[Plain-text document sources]

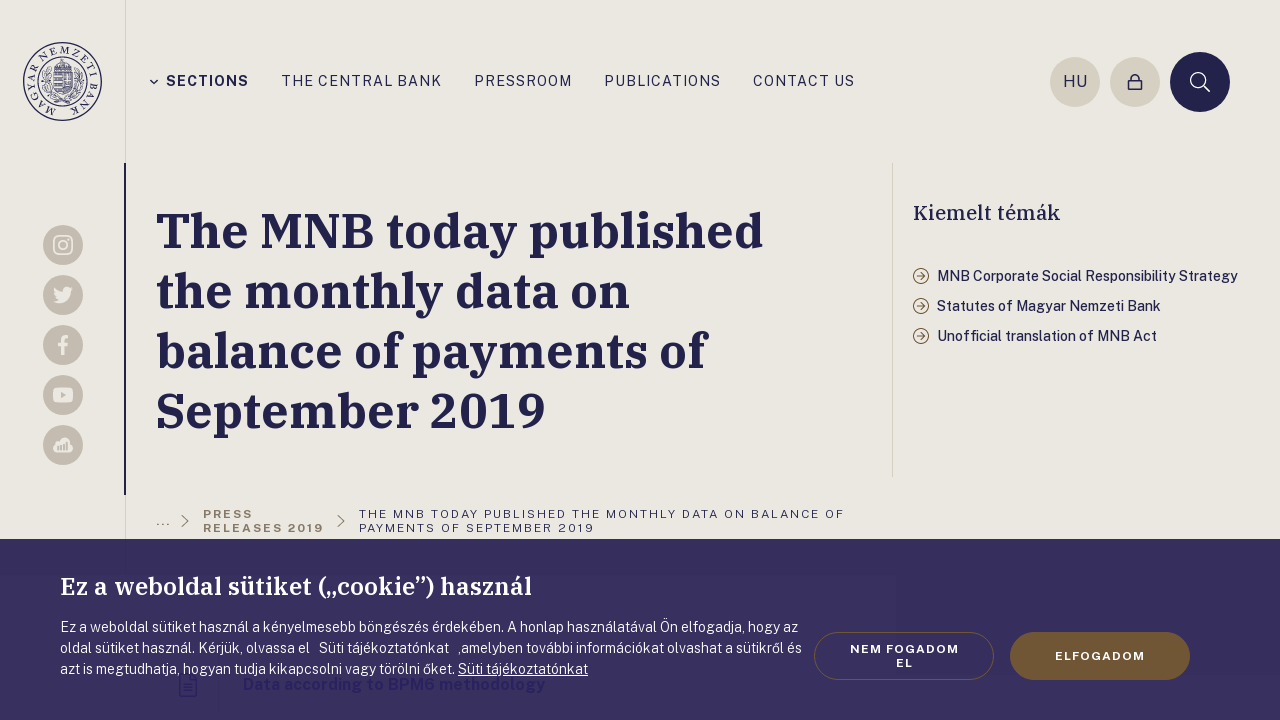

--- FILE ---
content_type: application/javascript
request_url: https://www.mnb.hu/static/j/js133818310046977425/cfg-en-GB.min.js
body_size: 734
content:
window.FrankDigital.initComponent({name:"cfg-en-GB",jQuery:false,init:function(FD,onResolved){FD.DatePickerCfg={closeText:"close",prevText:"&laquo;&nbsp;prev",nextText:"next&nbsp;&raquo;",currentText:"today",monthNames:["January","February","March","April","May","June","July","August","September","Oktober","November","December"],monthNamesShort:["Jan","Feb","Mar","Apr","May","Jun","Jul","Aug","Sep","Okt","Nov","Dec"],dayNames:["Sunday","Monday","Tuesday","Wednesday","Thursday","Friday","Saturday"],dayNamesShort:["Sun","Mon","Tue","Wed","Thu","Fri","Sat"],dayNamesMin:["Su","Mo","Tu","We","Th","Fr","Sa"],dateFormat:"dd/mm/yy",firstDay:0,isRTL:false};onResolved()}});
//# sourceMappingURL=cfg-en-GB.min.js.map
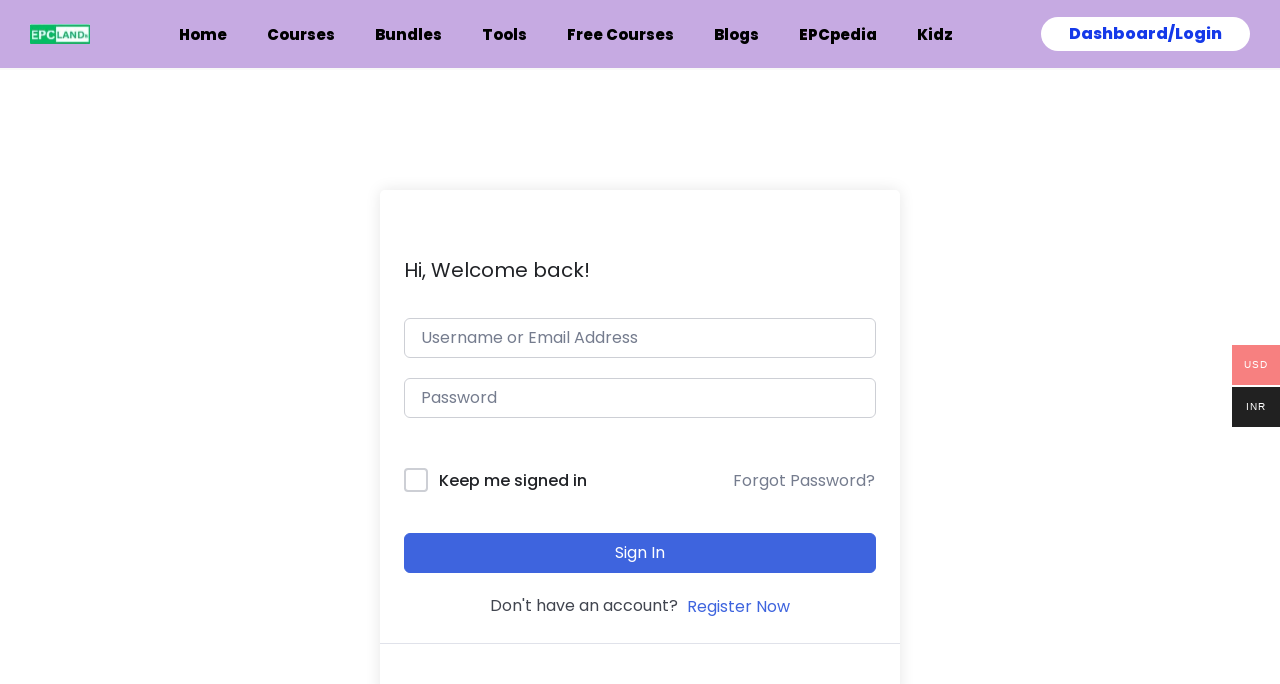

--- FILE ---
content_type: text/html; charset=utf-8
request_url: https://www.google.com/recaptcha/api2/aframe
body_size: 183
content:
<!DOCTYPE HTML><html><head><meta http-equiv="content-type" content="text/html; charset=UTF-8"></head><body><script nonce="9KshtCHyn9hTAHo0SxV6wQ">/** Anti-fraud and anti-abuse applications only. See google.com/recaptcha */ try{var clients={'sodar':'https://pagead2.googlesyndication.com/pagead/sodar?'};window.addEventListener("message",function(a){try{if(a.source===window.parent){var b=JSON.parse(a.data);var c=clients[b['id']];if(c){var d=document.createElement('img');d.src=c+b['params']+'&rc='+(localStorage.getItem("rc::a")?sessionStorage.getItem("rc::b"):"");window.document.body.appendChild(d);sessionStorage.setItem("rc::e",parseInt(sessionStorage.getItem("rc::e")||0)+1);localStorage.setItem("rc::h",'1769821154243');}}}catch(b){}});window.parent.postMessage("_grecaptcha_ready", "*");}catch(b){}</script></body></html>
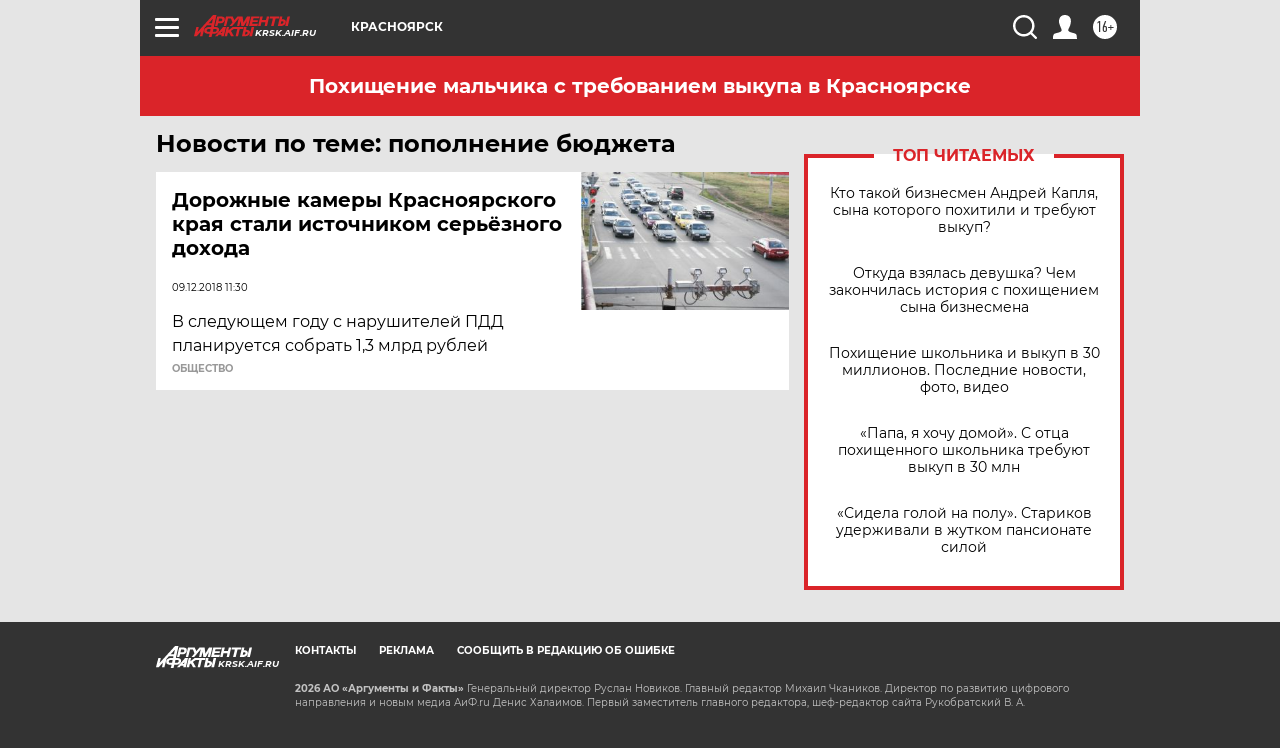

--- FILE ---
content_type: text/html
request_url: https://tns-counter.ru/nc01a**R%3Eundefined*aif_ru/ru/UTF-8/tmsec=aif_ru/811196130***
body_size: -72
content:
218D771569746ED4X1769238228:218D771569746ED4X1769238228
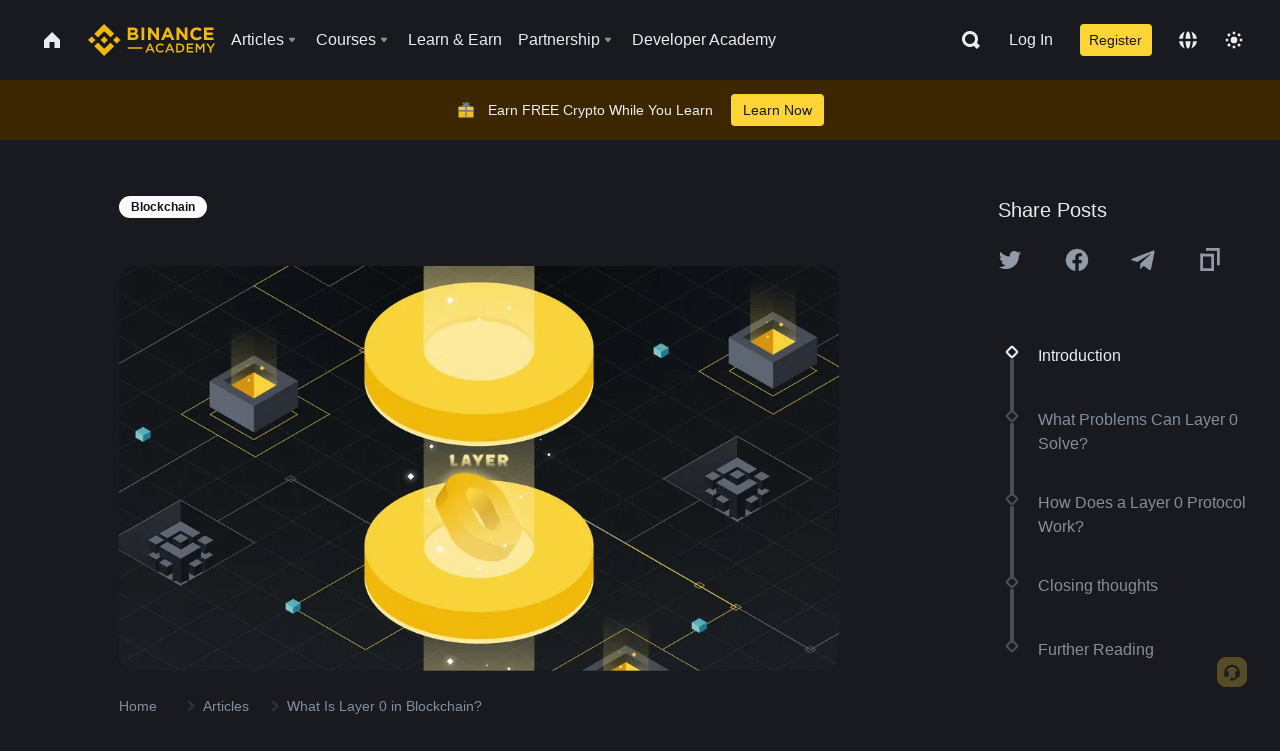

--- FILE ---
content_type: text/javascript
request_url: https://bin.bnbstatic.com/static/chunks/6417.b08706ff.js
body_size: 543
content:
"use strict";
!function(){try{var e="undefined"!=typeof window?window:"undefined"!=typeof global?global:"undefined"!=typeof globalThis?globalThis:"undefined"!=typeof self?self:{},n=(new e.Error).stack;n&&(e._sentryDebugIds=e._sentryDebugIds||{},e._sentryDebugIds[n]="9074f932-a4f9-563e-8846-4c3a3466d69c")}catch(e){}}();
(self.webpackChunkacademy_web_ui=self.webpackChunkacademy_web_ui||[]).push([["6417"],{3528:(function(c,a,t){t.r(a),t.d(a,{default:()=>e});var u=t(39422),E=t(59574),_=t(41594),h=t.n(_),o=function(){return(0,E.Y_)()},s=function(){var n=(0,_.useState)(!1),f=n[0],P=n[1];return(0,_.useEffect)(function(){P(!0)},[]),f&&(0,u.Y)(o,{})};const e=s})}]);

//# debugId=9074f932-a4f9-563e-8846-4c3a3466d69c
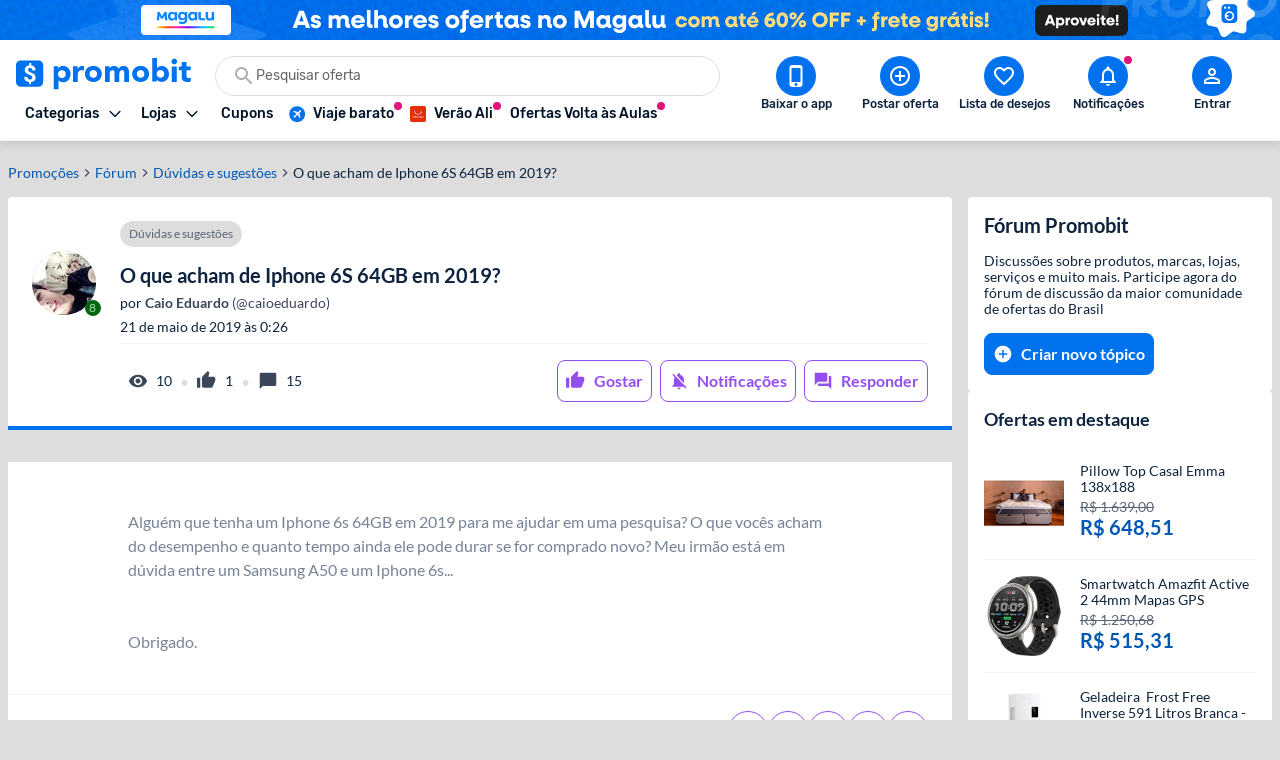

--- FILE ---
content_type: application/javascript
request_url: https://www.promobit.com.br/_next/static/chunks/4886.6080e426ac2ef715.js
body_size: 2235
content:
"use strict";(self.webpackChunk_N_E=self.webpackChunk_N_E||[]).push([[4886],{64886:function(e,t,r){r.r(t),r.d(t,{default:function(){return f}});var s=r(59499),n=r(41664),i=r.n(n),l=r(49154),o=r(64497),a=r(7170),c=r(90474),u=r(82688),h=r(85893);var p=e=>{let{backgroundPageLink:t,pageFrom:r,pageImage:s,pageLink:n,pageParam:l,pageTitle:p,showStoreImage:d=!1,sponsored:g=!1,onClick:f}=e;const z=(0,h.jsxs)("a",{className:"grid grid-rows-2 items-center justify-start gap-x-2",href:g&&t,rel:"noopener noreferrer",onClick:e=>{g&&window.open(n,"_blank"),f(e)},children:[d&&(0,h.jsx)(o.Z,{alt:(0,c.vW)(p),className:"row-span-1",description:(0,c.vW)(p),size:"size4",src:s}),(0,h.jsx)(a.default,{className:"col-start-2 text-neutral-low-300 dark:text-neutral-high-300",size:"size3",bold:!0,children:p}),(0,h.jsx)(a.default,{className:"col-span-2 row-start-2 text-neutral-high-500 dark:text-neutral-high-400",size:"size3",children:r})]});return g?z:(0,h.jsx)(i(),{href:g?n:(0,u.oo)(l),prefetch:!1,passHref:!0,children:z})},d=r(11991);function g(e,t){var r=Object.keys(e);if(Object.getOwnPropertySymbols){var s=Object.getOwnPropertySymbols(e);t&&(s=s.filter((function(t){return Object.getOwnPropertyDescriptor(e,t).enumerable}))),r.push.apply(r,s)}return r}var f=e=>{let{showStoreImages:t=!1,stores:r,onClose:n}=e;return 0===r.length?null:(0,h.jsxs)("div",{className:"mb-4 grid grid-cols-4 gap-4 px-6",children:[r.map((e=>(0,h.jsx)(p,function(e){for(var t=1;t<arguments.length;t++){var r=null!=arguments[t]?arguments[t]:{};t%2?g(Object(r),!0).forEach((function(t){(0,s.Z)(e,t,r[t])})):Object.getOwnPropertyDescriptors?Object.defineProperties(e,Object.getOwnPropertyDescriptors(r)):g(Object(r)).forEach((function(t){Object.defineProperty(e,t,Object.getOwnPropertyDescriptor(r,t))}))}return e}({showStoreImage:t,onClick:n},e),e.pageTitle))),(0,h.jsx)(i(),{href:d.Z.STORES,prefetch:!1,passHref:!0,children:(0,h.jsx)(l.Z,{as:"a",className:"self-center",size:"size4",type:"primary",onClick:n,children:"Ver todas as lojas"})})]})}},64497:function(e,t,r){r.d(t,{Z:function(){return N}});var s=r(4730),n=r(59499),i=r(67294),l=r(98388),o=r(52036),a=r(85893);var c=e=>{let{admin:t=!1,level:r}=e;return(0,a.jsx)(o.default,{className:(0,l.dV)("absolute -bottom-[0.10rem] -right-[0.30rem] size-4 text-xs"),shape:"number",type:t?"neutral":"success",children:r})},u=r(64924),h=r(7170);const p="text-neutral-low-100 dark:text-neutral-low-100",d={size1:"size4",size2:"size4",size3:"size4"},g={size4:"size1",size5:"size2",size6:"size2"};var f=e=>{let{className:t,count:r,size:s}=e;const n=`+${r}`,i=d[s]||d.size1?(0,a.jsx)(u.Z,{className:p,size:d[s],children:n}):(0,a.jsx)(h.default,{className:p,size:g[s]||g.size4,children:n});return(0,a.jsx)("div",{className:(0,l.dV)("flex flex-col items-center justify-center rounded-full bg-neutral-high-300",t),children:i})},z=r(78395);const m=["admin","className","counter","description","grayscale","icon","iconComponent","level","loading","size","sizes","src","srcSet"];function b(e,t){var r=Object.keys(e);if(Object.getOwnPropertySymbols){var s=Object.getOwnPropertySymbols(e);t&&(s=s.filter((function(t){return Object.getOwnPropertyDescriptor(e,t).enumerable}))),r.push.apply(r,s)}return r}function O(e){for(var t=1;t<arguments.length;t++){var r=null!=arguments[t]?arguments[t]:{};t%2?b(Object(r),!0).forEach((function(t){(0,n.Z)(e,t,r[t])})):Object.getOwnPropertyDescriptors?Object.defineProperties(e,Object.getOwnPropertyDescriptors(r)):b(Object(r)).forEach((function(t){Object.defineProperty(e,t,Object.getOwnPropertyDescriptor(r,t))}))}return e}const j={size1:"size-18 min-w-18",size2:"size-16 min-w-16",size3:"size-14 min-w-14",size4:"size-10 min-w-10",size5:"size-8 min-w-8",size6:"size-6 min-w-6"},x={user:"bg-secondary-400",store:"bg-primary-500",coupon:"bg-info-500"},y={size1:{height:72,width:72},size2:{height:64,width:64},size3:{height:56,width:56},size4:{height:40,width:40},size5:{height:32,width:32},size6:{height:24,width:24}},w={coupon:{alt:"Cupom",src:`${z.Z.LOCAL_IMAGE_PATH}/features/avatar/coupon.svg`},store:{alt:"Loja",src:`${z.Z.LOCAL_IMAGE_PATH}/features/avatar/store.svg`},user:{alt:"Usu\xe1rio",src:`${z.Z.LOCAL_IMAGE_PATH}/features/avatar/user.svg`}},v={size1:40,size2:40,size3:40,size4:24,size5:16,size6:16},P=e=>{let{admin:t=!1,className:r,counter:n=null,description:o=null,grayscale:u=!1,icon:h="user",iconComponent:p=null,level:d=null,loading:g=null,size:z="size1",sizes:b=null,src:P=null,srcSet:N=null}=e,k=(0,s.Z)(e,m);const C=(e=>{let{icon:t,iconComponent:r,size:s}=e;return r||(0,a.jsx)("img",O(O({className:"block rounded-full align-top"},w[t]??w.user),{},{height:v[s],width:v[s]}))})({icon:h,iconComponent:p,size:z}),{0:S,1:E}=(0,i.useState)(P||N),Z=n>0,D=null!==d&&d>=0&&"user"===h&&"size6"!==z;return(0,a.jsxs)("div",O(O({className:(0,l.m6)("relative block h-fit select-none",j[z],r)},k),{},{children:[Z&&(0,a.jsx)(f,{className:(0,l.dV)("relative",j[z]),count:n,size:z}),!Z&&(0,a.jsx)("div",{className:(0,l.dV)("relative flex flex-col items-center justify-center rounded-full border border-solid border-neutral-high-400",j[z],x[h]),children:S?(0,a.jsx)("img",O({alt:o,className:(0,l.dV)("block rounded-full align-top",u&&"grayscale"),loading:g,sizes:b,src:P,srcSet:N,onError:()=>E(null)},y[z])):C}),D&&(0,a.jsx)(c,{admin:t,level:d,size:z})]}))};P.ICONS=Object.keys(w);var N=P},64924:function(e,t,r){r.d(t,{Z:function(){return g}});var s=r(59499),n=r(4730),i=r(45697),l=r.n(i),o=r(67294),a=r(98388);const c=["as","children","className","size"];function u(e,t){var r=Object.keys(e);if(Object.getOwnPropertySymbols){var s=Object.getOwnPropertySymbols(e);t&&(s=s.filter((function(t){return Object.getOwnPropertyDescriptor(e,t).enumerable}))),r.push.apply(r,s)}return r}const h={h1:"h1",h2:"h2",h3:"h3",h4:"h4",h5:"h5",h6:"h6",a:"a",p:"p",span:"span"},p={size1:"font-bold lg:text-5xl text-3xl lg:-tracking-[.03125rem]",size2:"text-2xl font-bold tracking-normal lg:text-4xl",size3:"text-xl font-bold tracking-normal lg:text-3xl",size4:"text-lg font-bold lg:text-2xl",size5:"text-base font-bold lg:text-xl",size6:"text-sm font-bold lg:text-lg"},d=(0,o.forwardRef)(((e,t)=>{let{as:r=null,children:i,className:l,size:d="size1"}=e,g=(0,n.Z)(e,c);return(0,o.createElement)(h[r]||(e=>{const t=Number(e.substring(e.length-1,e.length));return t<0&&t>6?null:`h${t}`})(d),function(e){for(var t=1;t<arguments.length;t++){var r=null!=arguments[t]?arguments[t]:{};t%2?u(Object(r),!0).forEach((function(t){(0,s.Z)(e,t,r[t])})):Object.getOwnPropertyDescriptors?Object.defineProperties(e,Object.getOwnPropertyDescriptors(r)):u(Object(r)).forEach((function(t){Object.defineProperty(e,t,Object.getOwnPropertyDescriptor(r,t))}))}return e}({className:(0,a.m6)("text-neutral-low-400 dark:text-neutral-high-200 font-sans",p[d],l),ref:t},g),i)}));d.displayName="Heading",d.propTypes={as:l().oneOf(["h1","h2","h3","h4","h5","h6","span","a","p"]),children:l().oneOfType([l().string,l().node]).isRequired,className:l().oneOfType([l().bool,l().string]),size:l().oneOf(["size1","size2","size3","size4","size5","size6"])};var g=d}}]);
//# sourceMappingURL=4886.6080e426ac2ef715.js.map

◆ Action item:
Determine the number of lines in the entries above where the string "sourceMappingURL" appears. Answer with the number alone.

◆ The completed task:
2